Below is a set of entries; give all of them again exactly.
═════ Data supplied ═════
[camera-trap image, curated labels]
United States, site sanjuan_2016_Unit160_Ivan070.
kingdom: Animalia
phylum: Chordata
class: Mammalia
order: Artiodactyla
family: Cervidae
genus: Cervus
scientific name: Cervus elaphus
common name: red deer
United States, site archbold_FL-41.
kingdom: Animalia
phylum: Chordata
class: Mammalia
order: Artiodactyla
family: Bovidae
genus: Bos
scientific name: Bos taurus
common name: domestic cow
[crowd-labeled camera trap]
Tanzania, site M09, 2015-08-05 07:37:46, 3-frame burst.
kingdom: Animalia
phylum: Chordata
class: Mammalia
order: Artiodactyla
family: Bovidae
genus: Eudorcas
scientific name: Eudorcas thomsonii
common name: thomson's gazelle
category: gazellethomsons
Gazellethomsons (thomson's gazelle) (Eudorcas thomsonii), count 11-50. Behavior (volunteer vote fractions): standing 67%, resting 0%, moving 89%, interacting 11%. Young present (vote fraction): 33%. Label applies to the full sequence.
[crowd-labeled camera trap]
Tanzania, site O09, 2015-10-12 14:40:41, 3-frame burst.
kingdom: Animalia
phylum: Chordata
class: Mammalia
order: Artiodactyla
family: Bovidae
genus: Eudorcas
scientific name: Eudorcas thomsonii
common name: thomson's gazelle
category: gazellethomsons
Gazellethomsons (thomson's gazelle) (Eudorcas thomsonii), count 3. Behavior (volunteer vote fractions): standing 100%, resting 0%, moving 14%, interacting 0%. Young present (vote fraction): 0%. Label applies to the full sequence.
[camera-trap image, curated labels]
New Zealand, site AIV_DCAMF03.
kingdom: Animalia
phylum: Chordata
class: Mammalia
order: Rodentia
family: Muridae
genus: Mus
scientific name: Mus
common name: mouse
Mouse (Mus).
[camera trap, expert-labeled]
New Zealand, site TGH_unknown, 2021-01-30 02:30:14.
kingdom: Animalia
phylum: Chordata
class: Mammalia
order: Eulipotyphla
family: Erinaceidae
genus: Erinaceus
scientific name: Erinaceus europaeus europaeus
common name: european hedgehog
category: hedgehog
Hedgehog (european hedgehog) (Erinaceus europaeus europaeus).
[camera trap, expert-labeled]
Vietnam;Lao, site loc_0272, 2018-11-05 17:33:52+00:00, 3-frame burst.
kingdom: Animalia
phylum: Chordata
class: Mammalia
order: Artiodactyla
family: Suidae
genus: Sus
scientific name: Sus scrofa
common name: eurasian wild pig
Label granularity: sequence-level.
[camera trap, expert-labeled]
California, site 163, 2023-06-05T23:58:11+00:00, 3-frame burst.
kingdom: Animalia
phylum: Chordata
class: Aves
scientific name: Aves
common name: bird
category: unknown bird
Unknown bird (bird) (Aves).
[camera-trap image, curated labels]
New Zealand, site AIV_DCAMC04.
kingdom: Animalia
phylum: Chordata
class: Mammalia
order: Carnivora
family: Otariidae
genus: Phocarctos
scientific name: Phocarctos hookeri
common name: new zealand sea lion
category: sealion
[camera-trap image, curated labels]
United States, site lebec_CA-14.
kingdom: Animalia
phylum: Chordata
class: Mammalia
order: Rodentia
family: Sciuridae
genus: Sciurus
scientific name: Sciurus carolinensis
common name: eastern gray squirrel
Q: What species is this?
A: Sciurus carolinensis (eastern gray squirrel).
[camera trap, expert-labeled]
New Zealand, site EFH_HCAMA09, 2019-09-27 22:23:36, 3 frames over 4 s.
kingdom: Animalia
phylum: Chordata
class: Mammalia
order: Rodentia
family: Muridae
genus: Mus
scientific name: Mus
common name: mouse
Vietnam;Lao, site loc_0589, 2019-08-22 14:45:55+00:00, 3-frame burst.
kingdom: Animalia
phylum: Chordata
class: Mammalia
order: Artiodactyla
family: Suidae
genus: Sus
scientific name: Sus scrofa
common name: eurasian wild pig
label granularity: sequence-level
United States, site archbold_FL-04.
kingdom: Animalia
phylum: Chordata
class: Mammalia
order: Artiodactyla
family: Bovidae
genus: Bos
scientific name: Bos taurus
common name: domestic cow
═════
■ **Reply**:
[camera-trap image, curated labels]
United States, site sanjuan_2016_Unit160_Ivan070.
kingdom: Animalia
phylum: Chordata
class: Mammalia
order: Artiodactyla
family: Cervidae
genus: Cervus
scientific name: Cervus elaphus
common name: red deer
United States, site archbold_FL-41.
kingdom: Animalia
phylum: Chordata
class: Mammalia
order: Artiodactyla
family: Bovidae
genus: Bos
scientific name: Bos taurus
common name: domestic cow
[crowd-labeled camera trap]
Tanzania, site M09, 2015-08-05 07:37:46, 3-frame burst.
kingdom: Animalia
phylum: Chordata
class: Mammalia
order: Artiodactyla
family: Bovidae
genus: Eudorcas
scientific name: Eudorcas thomsonii
common name: thomson's gazelle
category: gazellethomsons
Gazellethomsons (thomson's gazelle) (Eudorcas thomsonii), count 11-50. Behavior (volunteer vote fractions): standing 67%, resting 0%, moving 89%, interacting 11%. Young present (vote fraction): 33%. Label applies to the full sequence.
[crowd-labeled camera trap]
Tanzania, site O09, 2015-10-12 14:40:41, 3-frame burst.
kingdom: Animalia
phylum: Chordata
class: Mammalia
order: Artiodactyla
family: Bovidae
genus: Eudorcas
scientific name: Eudorcas thomsonii
common name: thomson's gazelle
category: gazellethomsons
Gazellethomsons (thomson's gazelle) (Eudorcas thomsonii), count 3. Behavior (volunteer vote fractions): standing 100%, resting 0%, moving 14%, interacting 0%. Young present (vote fraction): 0%. Label applies to the full sequence.
[camera-trap image, curated labels]
New Zealand, site AIV_DCAMF03.
kingdom: Animalia
phylum: Chordata
class: Mammalia
order: Rodentia
family: Muridae
genus: Mus
scientific name: Mus
common name: mouse
Mouse (Mus).
[camera trap, expert-labeled]
New Zealand, site TGH_unknown, 2021-01-30 02:30:14.
kingdom: Animalia
phylum: Chordata
class: Mammalia
order: Eulipotyphla
family: Erinaceidae
genus: Erinaceus
scientific name: Erinaceus europaeus europaeus
common name: european hedgehog
category: hedgehog
Hedgehog (european hedgehog) (Erinaceus europaeus europaeus).
[camera trap, expert-labeled]
Vietnam;Lao, site loc_0272, 2018-11-05 17:33:52+00:00, 3-frame burst.
kingdom: Animalia
phylum: Chordata
class: Mammalia
order: Artiodactyla
family: Suidae
genus: Sus
scientific name: Sus scrofa
common name: eurasian wild pig
Label granularity: sequence-level.
[camera trap, expert-labeled]
California, site 163, 2023-06-05T23:58:11+00:00, 3-frame burst.
kingdom: Animalia
phylum: Chordata
class: Aves
scientific name: Aves
common name: bird
category: unknown bird
Unknown bird (bird) (Aves).
[camera-trap image, curated labels]
New Zealand, site AIV_DCAMC04.
kingdom: Animalia
phylum: Chordata
class: Mammalia
order: Carnivora
family: Otariidae
genus: Phocarctos
scientific name: Phocarctos hookeri
common name: new zealand sea lion
category: sealion
[camera-trap image, curated labels]
United States, site lebec_CA-14.
kingdom: Animalia
phylum: Chordata
class: Mammalia
order: Rodentia
family: Sciuridae
genus: Sciurus
scientific name: Sciurus carolinensis
common name: eastern gray squirrel
Q: What species is this?
A: Sciurus carolinensis (eastern gray squirrel).
[camera trap, expert-labeled]
New Zealand, site EFH_HCAMA09, 2019-09-27 22:23:36, 3 frames over 4 s.
kingdom: Animalia
phylum: Chordata
class: Mammalia
order: Rodentia
family: Muridae
genus: Mus
scientific name: Mus
common name: mouse
Vietnam;Lao, site loc_0589, 2019-08-22 14:45:55+00:00, 3-frame burst.
kingdom: Animalia
phylum: Chordata
class: Mammalia
order: Artiodactyla
family: Suidae
genus: Sus
scientific name: Sus scrofa
common name: eurasian wild pig
label granularity: sequence-level
United States, site archbold_FL-04.
kingdom: Animalia
phylum: Chordata
class: Mammalia
order: Artiodactyla
family: Bovidae
genus: Bos
scientific name: Bos taurus
common name: domestic cow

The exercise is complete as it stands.